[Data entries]
========================================
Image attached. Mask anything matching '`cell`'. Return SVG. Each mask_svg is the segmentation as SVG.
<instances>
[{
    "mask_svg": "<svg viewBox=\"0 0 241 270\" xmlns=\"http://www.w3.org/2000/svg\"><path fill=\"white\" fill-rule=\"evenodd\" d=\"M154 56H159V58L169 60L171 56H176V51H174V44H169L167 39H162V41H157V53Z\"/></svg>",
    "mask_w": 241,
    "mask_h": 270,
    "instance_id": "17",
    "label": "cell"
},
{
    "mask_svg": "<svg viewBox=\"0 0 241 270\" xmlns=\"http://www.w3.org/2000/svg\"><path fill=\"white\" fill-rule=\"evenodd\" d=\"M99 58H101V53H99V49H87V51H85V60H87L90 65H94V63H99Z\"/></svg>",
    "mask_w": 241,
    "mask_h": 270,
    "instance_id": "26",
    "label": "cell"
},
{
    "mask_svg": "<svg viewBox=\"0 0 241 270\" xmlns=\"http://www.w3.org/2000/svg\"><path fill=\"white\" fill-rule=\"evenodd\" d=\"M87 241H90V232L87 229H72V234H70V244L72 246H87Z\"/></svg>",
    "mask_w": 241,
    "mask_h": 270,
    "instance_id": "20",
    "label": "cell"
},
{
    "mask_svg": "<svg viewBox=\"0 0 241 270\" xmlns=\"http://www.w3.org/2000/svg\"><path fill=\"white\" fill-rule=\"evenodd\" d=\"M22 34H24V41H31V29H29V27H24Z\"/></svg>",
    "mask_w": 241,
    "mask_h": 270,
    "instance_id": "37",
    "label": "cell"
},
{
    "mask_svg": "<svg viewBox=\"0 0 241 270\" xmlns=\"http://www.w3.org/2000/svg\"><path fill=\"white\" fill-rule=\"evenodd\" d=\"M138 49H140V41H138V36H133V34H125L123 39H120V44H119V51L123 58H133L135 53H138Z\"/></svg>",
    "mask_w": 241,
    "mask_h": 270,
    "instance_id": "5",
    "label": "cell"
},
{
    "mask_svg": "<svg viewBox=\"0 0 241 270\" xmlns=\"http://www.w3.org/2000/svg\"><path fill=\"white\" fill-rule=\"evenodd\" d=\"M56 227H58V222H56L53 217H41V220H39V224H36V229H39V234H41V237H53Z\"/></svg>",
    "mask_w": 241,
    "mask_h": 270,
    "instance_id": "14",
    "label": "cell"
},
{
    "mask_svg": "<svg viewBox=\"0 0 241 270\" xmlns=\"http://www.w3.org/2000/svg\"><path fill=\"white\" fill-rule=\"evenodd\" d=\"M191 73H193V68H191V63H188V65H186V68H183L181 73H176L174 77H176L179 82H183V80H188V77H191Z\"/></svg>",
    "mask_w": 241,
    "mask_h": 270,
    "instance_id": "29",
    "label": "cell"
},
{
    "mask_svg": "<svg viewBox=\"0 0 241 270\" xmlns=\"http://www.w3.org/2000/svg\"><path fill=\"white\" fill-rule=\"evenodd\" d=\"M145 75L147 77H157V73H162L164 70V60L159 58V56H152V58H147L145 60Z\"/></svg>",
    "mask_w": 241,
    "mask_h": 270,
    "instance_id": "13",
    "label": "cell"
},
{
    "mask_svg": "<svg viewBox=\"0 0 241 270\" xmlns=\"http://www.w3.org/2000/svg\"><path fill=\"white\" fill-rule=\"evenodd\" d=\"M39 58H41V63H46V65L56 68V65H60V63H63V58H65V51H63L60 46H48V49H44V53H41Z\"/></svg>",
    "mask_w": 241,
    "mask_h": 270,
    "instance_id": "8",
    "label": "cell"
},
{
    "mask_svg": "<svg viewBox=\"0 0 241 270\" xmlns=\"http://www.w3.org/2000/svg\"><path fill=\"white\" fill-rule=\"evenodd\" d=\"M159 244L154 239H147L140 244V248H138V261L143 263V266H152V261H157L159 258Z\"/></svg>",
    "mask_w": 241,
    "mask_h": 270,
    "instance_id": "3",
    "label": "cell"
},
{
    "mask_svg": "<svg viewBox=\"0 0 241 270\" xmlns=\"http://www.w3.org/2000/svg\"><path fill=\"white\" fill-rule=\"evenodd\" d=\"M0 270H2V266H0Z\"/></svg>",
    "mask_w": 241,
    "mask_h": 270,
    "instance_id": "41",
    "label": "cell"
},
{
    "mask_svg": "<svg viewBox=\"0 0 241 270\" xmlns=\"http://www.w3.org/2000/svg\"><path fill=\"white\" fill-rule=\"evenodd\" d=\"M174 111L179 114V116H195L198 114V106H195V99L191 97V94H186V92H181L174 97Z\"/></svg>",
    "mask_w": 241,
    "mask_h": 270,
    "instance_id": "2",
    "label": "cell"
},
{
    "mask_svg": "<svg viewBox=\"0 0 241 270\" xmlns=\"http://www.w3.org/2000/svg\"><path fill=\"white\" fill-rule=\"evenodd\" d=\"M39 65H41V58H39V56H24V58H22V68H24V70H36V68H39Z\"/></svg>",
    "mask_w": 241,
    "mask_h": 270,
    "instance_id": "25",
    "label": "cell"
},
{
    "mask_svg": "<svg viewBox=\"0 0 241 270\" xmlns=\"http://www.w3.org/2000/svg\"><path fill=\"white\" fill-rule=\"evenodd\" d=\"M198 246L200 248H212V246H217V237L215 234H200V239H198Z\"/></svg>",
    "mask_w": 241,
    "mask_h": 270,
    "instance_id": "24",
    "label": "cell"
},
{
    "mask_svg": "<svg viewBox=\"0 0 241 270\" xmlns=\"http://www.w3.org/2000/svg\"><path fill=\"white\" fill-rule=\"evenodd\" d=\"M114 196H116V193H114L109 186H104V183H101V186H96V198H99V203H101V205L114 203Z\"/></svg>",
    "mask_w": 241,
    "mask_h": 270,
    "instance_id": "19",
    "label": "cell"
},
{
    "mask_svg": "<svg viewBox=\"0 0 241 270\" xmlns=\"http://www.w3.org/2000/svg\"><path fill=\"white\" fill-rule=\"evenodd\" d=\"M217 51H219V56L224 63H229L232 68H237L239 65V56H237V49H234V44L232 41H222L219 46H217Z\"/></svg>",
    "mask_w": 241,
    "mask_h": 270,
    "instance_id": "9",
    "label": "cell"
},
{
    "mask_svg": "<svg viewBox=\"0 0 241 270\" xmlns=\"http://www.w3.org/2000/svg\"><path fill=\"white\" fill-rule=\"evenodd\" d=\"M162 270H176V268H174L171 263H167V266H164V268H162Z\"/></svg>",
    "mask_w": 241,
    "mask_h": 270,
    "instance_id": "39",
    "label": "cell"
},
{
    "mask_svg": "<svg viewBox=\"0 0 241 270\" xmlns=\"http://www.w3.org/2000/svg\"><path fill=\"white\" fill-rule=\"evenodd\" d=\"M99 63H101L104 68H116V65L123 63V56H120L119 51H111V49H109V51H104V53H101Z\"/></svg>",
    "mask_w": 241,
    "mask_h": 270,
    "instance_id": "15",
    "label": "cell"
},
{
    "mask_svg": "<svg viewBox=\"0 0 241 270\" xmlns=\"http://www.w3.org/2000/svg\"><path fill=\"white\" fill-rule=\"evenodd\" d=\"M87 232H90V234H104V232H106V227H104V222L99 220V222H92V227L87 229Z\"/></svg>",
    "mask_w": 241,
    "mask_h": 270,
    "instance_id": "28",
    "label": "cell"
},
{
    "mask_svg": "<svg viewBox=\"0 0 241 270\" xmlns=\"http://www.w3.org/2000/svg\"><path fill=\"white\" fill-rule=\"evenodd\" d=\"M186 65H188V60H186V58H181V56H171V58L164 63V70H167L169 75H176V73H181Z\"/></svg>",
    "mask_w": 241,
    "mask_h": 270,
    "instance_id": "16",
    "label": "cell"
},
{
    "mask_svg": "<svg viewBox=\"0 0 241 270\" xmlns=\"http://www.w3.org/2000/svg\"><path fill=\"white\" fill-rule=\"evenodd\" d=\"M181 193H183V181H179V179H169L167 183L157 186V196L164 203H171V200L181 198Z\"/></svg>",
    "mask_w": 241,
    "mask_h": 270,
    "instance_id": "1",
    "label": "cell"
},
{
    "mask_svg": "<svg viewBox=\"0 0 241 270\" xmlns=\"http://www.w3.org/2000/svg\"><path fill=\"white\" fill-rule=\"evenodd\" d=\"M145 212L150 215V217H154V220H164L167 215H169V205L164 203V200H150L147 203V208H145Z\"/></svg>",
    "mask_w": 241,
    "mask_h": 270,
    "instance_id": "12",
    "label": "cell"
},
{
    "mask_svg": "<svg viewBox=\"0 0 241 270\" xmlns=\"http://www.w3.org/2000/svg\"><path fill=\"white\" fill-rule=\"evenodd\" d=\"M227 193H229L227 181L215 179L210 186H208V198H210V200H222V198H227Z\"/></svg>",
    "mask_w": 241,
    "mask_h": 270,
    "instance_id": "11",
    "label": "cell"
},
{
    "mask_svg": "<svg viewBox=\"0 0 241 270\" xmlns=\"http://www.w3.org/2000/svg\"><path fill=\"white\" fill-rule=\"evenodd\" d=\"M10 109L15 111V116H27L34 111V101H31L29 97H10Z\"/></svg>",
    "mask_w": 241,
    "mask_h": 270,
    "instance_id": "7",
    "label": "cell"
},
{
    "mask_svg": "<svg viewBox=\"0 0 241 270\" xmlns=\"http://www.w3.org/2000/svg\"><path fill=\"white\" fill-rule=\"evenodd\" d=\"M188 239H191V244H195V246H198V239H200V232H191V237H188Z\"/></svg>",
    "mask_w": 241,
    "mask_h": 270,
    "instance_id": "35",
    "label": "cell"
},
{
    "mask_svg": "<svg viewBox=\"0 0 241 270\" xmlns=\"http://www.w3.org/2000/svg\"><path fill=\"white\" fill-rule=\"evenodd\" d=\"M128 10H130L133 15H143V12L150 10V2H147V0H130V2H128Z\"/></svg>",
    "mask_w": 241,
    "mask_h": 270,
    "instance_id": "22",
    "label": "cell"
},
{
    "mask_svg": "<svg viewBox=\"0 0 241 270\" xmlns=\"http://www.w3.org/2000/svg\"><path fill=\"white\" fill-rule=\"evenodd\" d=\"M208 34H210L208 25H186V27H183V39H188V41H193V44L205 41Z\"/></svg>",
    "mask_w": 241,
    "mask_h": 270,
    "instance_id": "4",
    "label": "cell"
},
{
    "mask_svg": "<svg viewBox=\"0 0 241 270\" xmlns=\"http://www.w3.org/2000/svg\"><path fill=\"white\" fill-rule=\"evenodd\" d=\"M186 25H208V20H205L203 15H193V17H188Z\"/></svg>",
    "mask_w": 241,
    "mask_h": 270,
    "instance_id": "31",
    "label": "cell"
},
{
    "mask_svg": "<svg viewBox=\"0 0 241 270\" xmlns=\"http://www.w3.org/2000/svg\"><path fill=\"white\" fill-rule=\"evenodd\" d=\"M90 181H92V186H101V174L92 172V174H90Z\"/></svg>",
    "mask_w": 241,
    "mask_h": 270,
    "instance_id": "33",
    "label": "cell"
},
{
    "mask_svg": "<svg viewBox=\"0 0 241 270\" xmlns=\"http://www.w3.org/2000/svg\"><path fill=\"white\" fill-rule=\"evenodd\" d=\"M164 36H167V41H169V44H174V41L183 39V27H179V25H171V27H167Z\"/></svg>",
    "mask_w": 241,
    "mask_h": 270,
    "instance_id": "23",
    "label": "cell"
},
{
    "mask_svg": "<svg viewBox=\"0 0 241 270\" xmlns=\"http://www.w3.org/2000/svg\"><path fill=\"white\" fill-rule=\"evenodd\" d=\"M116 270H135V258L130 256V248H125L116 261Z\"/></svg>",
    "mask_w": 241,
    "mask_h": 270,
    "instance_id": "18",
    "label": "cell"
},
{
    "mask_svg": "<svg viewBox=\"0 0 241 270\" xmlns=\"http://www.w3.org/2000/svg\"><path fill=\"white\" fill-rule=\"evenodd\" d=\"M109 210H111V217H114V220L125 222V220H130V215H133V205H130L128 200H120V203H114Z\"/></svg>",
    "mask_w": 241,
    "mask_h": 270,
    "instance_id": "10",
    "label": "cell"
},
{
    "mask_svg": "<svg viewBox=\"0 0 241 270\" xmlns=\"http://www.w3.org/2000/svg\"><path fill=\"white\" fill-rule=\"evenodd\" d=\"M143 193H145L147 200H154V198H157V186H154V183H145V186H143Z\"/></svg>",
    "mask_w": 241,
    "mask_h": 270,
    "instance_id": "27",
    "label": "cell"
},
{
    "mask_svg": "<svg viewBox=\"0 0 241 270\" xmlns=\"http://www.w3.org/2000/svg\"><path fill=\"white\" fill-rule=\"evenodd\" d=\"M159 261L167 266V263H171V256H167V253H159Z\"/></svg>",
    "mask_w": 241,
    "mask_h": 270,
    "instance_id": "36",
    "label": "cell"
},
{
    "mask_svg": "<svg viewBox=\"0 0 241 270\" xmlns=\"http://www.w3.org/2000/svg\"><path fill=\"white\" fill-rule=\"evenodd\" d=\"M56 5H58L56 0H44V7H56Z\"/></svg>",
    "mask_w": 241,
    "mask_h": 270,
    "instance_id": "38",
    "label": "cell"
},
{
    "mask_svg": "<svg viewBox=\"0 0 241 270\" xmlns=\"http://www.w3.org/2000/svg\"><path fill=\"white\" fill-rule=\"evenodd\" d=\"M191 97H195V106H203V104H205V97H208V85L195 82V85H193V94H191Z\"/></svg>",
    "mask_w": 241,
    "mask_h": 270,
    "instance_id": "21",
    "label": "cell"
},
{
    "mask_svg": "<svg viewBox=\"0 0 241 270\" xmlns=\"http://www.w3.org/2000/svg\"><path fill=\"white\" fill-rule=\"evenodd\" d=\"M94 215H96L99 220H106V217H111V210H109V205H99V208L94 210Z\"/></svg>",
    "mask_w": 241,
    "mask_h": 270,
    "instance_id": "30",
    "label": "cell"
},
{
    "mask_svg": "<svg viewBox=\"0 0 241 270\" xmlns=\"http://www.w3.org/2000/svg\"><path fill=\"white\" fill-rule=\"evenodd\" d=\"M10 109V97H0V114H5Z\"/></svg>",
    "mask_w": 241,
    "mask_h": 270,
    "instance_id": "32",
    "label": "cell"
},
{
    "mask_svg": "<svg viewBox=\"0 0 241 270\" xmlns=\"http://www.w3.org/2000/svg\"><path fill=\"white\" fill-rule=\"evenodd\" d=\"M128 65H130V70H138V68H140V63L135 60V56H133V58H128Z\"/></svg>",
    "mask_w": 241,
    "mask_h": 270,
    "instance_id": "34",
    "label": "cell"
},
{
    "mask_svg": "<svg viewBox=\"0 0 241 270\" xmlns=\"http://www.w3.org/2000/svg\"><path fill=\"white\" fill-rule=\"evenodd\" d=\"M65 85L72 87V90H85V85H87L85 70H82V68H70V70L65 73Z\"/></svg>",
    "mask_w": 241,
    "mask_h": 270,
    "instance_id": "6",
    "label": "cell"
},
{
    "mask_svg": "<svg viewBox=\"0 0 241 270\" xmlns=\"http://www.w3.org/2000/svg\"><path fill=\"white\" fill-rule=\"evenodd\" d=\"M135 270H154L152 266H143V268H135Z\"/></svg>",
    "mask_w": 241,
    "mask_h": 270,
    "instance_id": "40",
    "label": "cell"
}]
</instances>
========================================
Given exercise:
Please reproduce word for word all lines from the start of the entries through the line that contains "56H159V58L169 60L171 56H176V51H174V44H169L167", both included.

Task solution:
Image attached. Mask anything matching '`cell`'. Return SVG. Each mask_svg is the segmentation as SVG.
<instances>
[{
    "mask_svg": "<svg viewBox=\"0 0 241 270\" xmlns=\"http://www.w3.org/2000/svg\"><path fill=\"white\" fill-rule=\"evenodd\" d=\"M154 56H159V58L169 60L171 56H176V51H174V44H169L167 39H162V41H157V53Z\"/></svg>",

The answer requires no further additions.